Neue Ära bei St. Otmar St. Gallen
Eine neue Ära beginnt bei Meister und Cupsieger St. Otmar St. Gallen. Der schwedische Spielertrainer Robert Hedin hat nach drei erfolgreichen Jahren bei den Ostschweizern zum Zweitbundesligisten Schwerin gewechselt.
An dessen Stelle übernahm der Bosnier Halid Demirovic, in den 90er Jahren langjähriger Schweizer Nationalcoach, die Verantwortung für das Team. Auf dem Feld soll der Ungar Laszlo Sotonyi die Spielmacherrolle von Hedin übernehmen. Daneben setzen die St. Galler vor allem auf die eigene Jugend.

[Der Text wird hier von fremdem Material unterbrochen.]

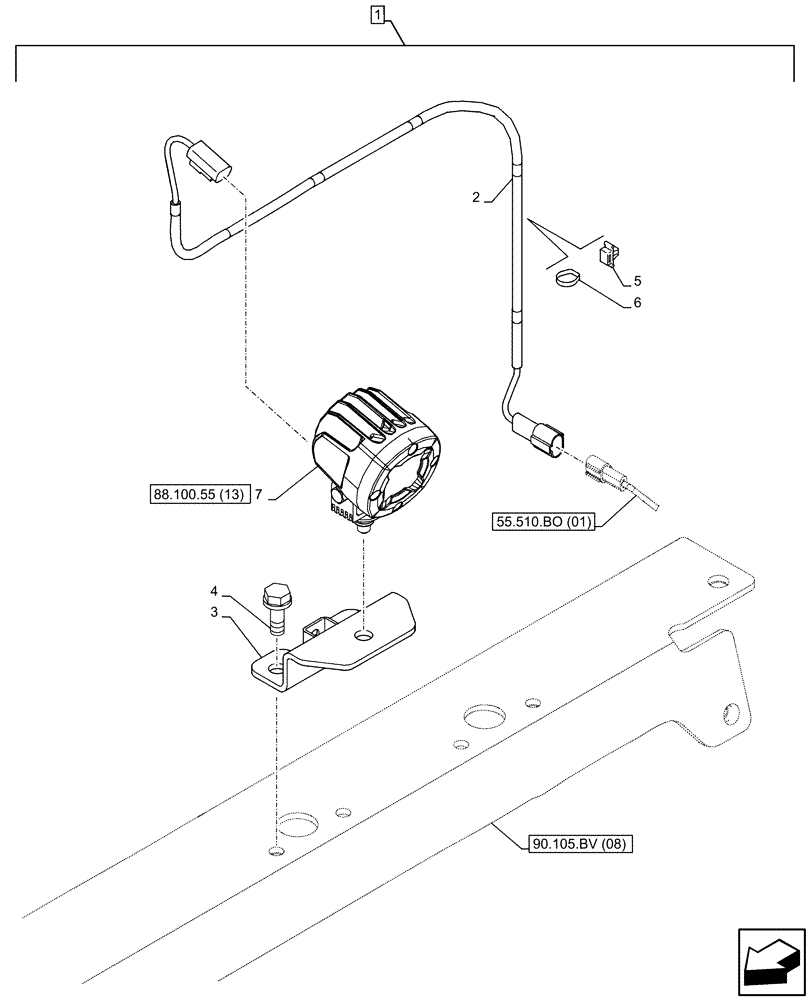 1

2

5

6

88.100.55 (13) 7

55.510.BO (01)

4

3

90.105.BV (08)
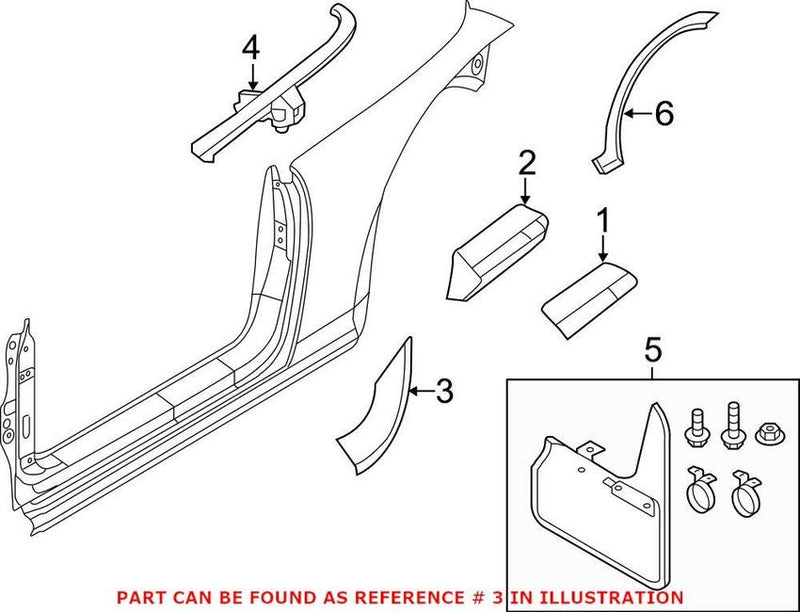 4
6
2
1
3
5
PART CAN BE FOUND AS REFERENCE # 3 IN ILLUSTRATION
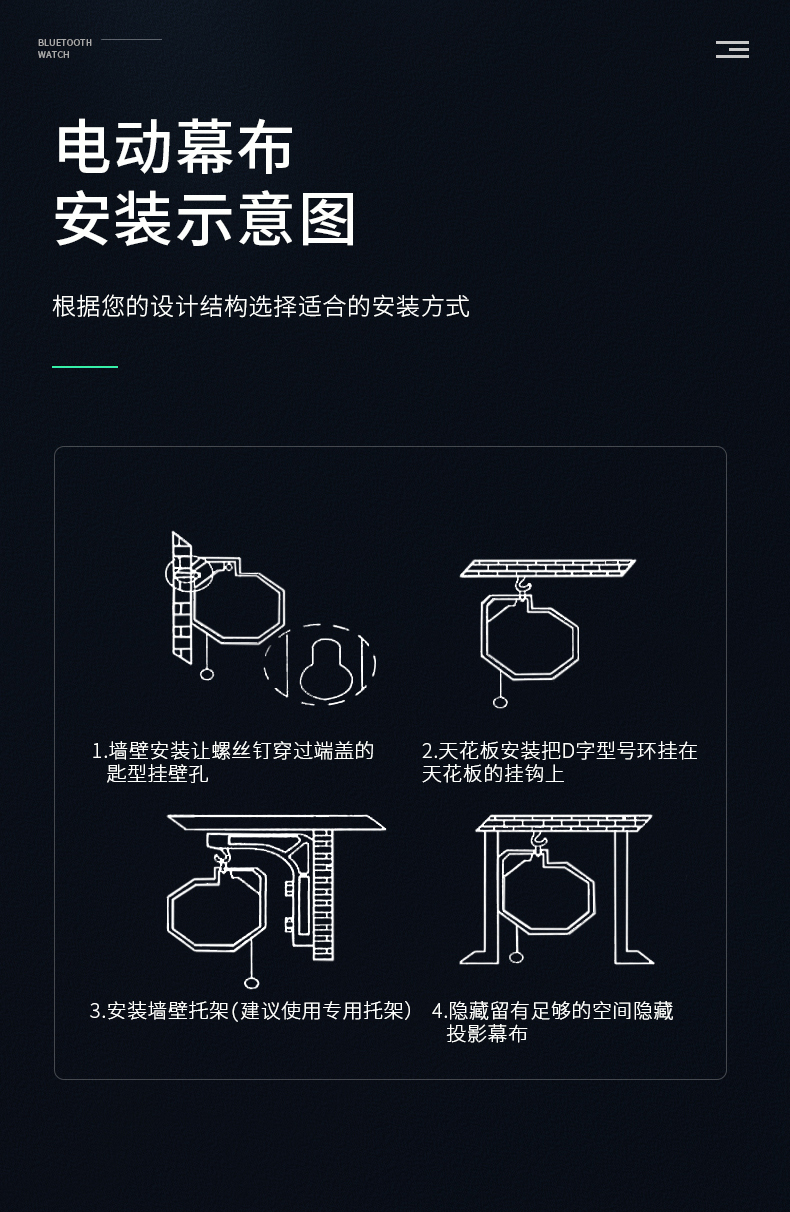 BLUETOOTH
WATCH

电动幕布
安装示意图

根据您的设计结构选择适合的安装方式

1.墙壁安装让螺丝钉穿过端盖的匙型挂壁孔

2.天花板安装把D字型号环挂在天花板的挂钩上

3.安装墙壁托架(建议使用专用托架)

4.隐藏留有足够的空间隐藏投影幕布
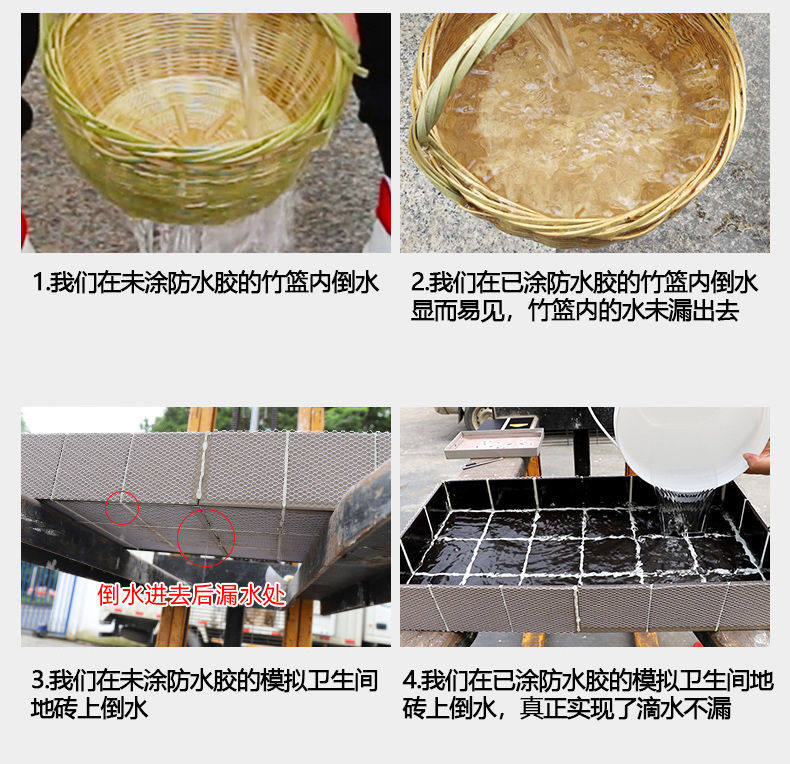 1.我们在未涂防水胶的竹篮内倒水

2.我们在已涂防水胶的竹篮内倒水显而易见，竹篮内的水未漏出去

倒水进去后漏水处

3.我们在未涂防水胶的模拟卫生间地砖上倒水

4.我们在已涂防水胶的模拟卫生间地砖上倒水，真正实现了滴水不漏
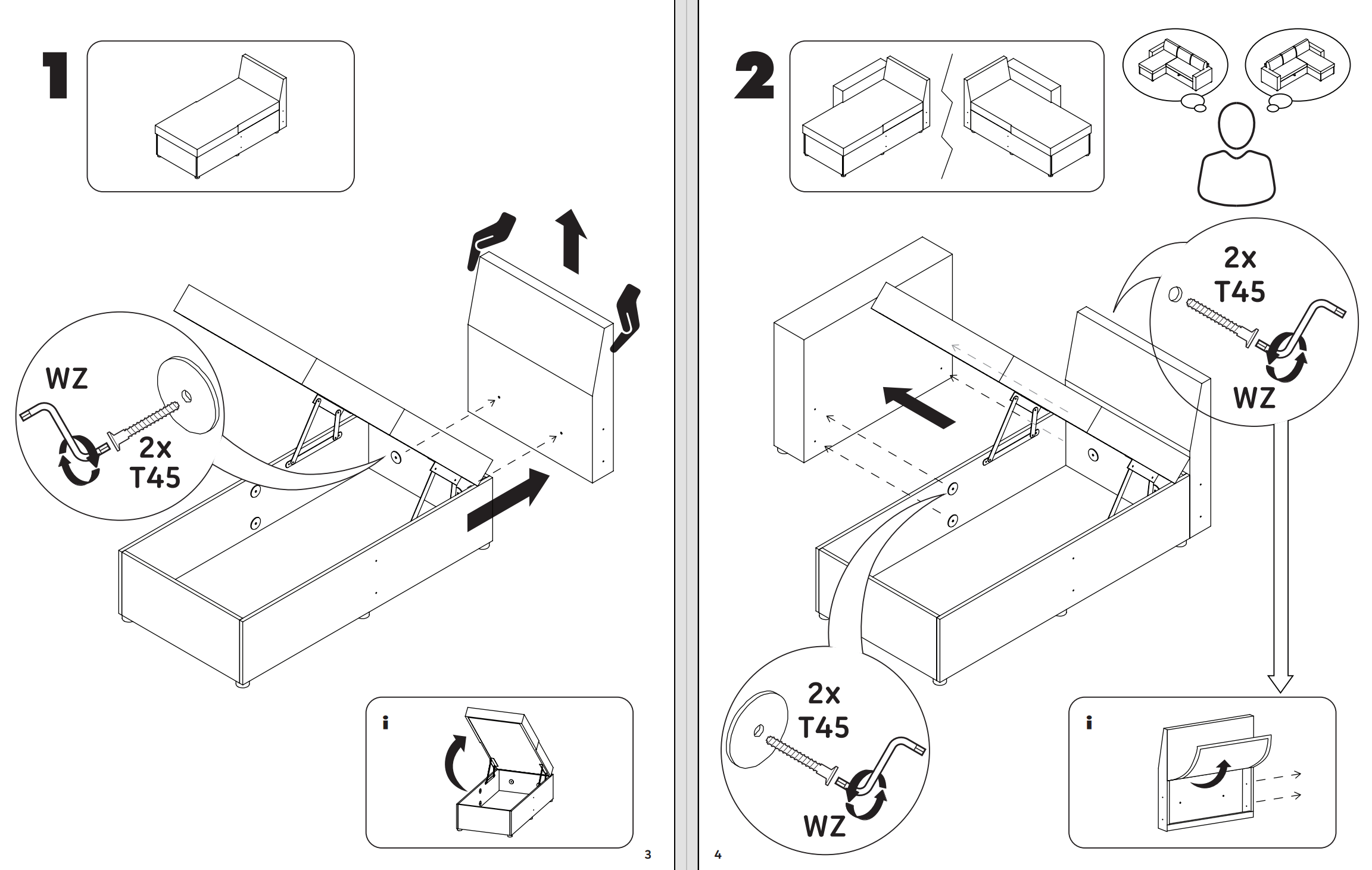 1

WZ

2x
T45

i

3

2

2x
T45

WZ

2x
T45

WZ

i

4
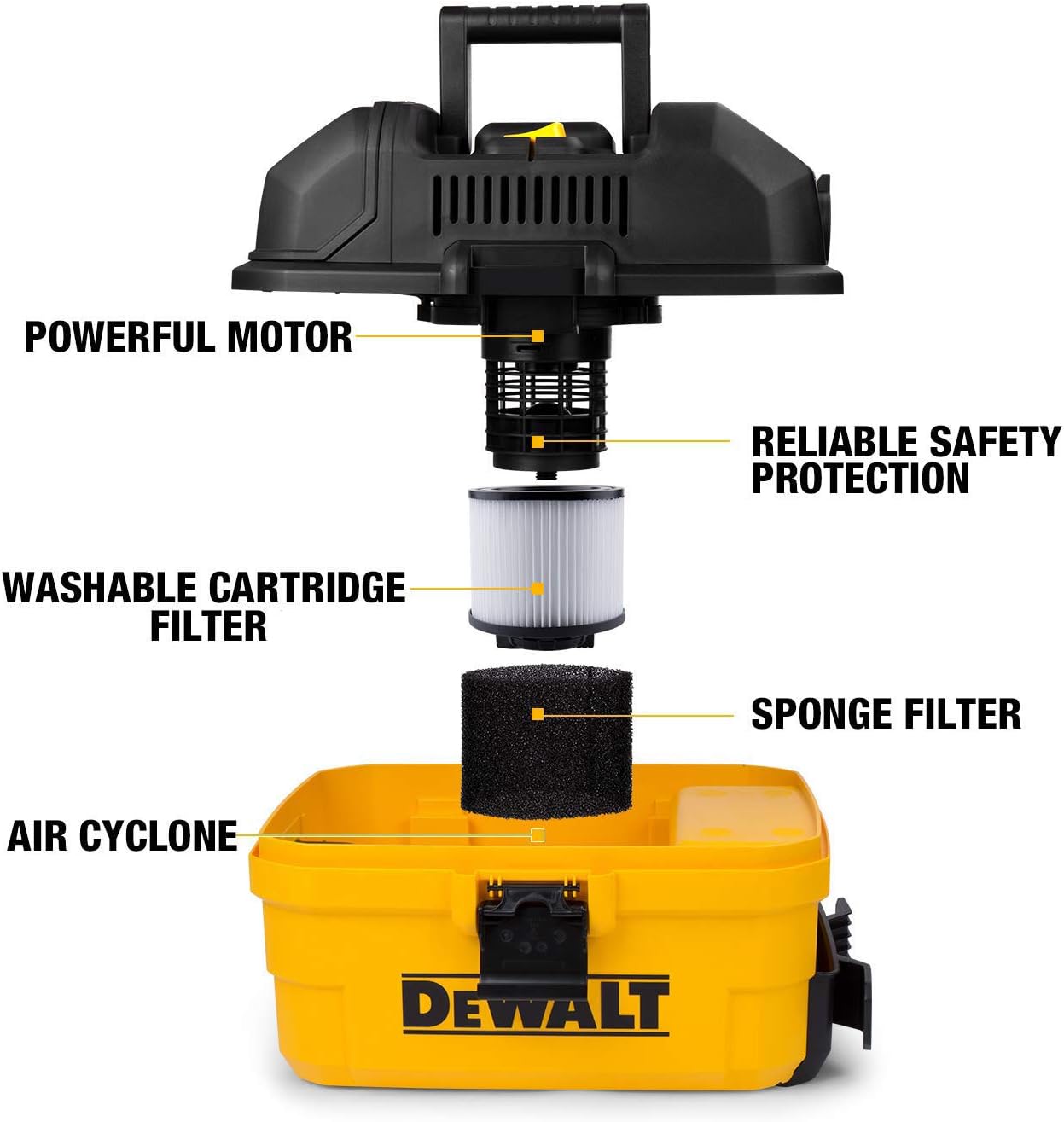 POWERFUL MOTOR

RELIABLE SAFETY PROTECTION

WASHABLE CARTRIDGE FILTER

SPONGE FILTER

AIR CYCLONE

DEWALT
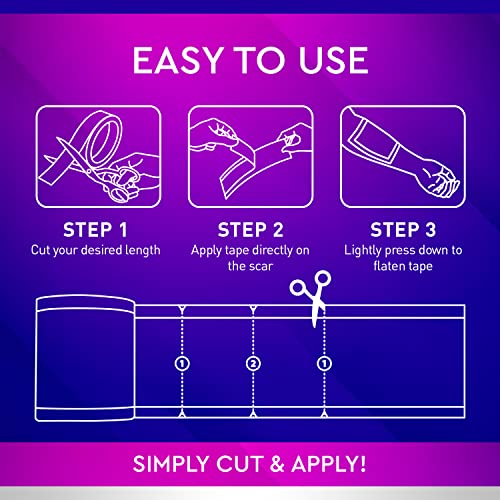 EASY TO USE

STEP 1
Cut your desired length

STEP 2
Apply tape directly on the scar

STEP 3
Lightly press down to flaten tape

1

2

1

SIMPLY CUT & APPLY!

Drei kämpfen um Abstiegsplätze
Um den vierten Playoff-Platz dürfte neben den Winterthurern wohl der ambitionierte Rekordmeister Grasshoppers kämpfen. Die Zürcher konnten die wichtigsten Abgänge (Lubomir Svajlen und Severin Boser) mit Simon Osterwalder, Beat Rellstab und dem Tschechen Vaclav Lanca mehr als kompensieren. Nachfolger der zu Stäfa ziehenden GC- Kultfigur Wädi Müller als Trainer wird der Däne Ole Andersen.
Die beiden Abstiegsrunden-Plätze dürften Wacker Thun, das den Verlust von Aushängeschild Martin Rubin zu verkraften hat, Endingen und Zofingen unter sich ausmachen.